→ Task objective:
Copy out the lines of the records, starting at the line containing "Taking a look" and continuing through the end of the records.
** Begin Supplied data **
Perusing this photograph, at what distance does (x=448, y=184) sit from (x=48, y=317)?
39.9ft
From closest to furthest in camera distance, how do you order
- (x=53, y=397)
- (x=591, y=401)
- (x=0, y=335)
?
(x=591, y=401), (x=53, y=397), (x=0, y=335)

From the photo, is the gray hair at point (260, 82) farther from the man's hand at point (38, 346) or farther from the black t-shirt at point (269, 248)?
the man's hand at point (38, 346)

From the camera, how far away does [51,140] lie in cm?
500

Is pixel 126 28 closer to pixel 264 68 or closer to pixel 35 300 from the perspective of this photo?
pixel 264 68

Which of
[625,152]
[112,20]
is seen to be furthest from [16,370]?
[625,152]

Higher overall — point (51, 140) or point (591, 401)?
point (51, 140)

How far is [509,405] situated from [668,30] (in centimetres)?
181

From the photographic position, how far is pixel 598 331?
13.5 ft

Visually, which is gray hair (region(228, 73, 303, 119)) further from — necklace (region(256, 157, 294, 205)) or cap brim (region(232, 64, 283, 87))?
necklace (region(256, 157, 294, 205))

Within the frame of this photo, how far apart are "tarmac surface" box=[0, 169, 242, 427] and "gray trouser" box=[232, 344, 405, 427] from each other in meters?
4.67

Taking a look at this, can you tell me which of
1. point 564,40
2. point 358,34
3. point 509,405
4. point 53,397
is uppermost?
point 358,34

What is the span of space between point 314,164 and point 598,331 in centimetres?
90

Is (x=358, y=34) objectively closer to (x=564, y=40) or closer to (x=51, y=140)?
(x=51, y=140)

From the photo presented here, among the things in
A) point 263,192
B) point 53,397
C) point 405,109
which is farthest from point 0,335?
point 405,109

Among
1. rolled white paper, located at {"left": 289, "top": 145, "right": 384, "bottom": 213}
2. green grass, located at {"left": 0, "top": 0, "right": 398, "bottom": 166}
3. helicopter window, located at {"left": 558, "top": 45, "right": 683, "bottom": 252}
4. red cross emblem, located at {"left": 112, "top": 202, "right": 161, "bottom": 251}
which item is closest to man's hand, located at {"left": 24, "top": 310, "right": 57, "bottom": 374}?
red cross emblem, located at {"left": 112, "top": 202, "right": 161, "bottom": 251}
** End Supplied data **
→ Output of the exercise:
Taking a look at this, can you tell me which of
1. point 564,40
2. point 358,34
3. point 509,405
4. point 53,397
is uppermost?
point 358,34

What is the span of space between point 314,164 and point 598,331 in centimetres?
90

Is (x=358, y=34) objectively closer to (x=564, y=40) or closer to (x=51, y=140)?
(x=51, y=140)

From the photo presented here, among the things in
A) point 263,192
B) point 53,397
C) point 405,109
which is farthest from point 0,335?
point 405,109

Among
1. rolled white paper, located at {"left": 289, "top": 145, "right": 384, "bottom": 213}
2. green grass, located at {"left": 0, "top": 0, "right": 398, "bottom": 166}
3. helicopter window, located at {"left": 558, "top": 45, "right": 683, "bottom": 252}
4. red cross emblem, located at {"left": 112, "top": 202, "right": 161, "bottom": 251}
which item is closest to man's hand, located at {"left": 24, "top": 310, "right": 57, "bottom": 374}?
red cross emblem, located at {"left": 112, "top": 202, "right": 161, "bottom": 251}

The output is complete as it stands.